A pandemia da covid-19 pode ser considerada como o maior desafio que a humanidade já enfrentou, desde os desastres da peste negra, no final do século 14 (um surto bacteriano transmitido por pulgas e ratos que levou a óbito entre 75 a 200 milhões na Eurásia, incluindo um terço da população europeia) e, das diversas pandemias virais de gripe que a humanidade testemunhou, com ênfase na chamada espanhola, entre 1918-20, que infectou 500 milhões de pessoas (mais de 25% da população mundial) e matou entre 50 e 100 milhões de pessoas.
É de amplo conhecimento que baixar a febre do paciente, não cura a doença. De igual modo, cuidados paliativos são importantes, mas não eliminam a enfermidade. Neste momento crítico, reconhecermos que pouco sabemos sobre como superar esse incrível desafio, é fato também que o pouco saber não significa nada saber.
Portanto, a questão central do problema reside em como usar (com racionalidade) o pouco do que sabemos em prol do combate ao (novo) vírus que ameaça a saúde pública mundial.
Como já anunciado por alguns economistas menos atentos à realidade —, a eventual falência do sistema econômico neoliberal que apregoa a menor interferência do Estado na economia (o tradicional ideário do Estado mínimo), mas, ao reverso, uma extraordinária oportunidade de “repensar”, a médio e longo prazos, uma (nova) concepção de Estado inteligente, permitindo um novo “salto qualitativo” no contexto da própria dinâmica do sistema econômico capitalista.
Nesse sentido, cabe ao Estado brasileiro analisar e direcionar a atividade industrial para as urgentes demandas do povo. Uma espécie de economia de “guerra”, que poderá (em parte) compensar a acentuada queda observada em outros setores da economia.
Com a quarentena imposta, milhões de brasileiros passaram a trabalhar remotamente para evitar a disseminação do vírus e cumprir as regras sanitárias defendidas pela ciência. O novo formato obrigou o Judiciário a criar novas formas de dar acesso aos advogados e às partes, às sessões de julgamento.
Desde o início do surto, os órgãos colegiados da Corte incorporando à rotina de recursos da tecnologia.
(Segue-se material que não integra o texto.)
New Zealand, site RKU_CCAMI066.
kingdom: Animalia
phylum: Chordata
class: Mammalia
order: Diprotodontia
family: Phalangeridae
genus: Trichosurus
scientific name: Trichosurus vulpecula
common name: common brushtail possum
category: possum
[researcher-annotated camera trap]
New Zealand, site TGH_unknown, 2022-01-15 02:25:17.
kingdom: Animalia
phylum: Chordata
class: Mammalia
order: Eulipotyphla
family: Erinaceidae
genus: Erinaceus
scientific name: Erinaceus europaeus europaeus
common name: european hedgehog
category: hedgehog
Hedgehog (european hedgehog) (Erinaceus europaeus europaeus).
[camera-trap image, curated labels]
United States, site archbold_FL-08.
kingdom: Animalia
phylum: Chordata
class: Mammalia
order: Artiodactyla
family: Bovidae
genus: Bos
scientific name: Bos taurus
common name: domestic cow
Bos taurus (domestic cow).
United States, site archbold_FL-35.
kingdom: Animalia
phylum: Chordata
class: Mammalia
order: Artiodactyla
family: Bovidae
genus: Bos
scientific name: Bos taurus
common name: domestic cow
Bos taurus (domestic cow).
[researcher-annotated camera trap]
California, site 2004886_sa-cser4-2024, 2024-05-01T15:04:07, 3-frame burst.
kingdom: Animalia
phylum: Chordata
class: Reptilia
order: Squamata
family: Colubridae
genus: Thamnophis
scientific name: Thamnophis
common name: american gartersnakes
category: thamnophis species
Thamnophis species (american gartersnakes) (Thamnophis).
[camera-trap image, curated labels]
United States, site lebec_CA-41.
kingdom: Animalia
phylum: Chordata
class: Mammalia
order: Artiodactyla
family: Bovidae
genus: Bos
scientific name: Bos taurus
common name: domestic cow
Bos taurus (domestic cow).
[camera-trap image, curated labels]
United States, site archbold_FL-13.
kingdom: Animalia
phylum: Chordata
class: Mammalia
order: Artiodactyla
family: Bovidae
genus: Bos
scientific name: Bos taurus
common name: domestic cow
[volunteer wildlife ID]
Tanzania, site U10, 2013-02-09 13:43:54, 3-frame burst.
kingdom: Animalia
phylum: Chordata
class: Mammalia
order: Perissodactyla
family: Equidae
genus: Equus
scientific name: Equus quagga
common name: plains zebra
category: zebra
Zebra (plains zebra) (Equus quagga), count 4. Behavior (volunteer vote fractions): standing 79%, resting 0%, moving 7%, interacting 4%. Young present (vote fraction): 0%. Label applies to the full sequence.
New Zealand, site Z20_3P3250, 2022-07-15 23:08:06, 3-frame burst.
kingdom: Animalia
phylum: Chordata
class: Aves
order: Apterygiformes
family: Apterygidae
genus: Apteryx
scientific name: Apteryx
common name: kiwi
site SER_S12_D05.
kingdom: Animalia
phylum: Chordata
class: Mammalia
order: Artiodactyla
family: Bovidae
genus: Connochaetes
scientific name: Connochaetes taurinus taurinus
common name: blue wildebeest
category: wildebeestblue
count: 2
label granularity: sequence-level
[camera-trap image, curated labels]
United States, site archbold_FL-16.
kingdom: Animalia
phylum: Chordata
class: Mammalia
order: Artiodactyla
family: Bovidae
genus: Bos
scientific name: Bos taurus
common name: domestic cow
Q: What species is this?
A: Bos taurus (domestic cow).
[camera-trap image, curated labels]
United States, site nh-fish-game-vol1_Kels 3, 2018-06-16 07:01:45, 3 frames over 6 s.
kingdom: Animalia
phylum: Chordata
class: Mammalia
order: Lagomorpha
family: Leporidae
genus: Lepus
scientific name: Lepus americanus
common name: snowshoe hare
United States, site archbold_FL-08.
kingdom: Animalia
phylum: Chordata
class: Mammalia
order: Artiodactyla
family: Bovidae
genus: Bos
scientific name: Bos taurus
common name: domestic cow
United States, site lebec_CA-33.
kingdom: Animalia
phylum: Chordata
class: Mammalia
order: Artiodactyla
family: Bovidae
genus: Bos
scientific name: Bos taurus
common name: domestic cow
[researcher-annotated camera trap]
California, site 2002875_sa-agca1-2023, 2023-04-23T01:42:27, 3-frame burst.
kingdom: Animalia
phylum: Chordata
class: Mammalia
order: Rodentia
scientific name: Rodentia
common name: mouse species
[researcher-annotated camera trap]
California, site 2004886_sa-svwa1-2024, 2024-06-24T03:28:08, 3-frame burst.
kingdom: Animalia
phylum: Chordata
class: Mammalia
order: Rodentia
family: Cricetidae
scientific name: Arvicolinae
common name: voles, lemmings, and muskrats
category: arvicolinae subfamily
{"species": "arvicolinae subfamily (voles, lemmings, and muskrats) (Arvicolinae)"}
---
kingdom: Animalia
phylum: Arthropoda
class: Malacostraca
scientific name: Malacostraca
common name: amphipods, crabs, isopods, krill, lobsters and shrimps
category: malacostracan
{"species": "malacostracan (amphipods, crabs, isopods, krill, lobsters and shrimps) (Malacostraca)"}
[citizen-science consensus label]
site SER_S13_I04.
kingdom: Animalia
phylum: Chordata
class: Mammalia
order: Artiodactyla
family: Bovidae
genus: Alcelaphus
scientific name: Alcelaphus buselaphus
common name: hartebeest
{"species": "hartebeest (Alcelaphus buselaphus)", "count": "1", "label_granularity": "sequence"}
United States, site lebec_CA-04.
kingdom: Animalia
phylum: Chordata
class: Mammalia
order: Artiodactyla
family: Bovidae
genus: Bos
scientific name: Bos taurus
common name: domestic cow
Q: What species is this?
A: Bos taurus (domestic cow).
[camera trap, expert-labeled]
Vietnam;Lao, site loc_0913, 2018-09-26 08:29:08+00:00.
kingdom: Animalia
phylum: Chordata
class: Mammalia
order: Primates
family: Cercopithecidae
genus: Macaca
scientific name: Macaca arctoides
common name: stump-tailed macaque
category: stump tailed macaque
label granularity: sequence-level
Com a realização de sessões por videoconferência, tornou-se possível a advogados de outros estados fazer sustentação oral sem ter de se deslocar. A pandemia gerou a oportunidade para o cidadão de se fazer representar nas sessões de julgamento, sem ter de arcar com os custos de viagem e estadia.
Prova disso, aconteceu no último 4 de agosto, na sessão de julgamento da Terceira Turma Especializada, que julga matéria tributária, foi por videoconferência e se estendeu por oito horas. O órgão abriu os microfones para 21 sustentações orais, das quais 12 foram realizadas por advogados de outros estados da federação, sendo oito de São Paulo, dois do Espírito Santo, um de Minas Gerais e um do Paraná. O exemplo mostra como se efetivou o princípio da ampla defesa em uma extensão inédita. Um modelo que permitiu aos patronos das ações um acesso ao Judiciário que seria impossível caso eles ou seus clientes não tivessem como arcar com os custos de deslocamento para o Rio de Janeiro.
Não foi proposital, mas o surto da doença no país acabou mudando para sempre a maneira como o Judiciário funciona. No caso do Tribunal Regional Federal (TRF2), o trabalho tornou-se mais eficiente: foram mais de seis milhões de atos jurisdicionais realizados desde que entrou em regime de trabalho remoto. A marca, atingida no começo de agosto, inclui o total de sentenças, despachos, decisões interlocutórias e atos cumpridos por servidores do Tribunal e das Seções Judiciárias do Rio e do Espírito Santo.
Outro ponto importante é que o tribunal e, portanto, a sociedade, estão economizando muito dinheiro com o trabalho remoto, com a diminuição de gastos com o funcionamento dos prédios públicos.
A produção tem sido expressiva também na área administrativa, sobretudo na publicação de atos e de notícias relacionadas à pandemia. Segundo dados do portal do Observatório Nacional sobre Questões Ambientais, Econômicas e Sociais de Alta Complexidade e Grande Impacto e Repercussão, do Conselho Nacional de Justiça (CNJ), o TRF2 é o primeiro colocado no quantitativo de medidas e informativos expedidos.
A informação compartilhada — e não, como apregoam alguns, o isolamento comunitário global —, o fator primordial que permitiu à “expertise” humana (reunida) vencer os inúmeros desafios que lhe foram impostos ao longo de sua milenar existência.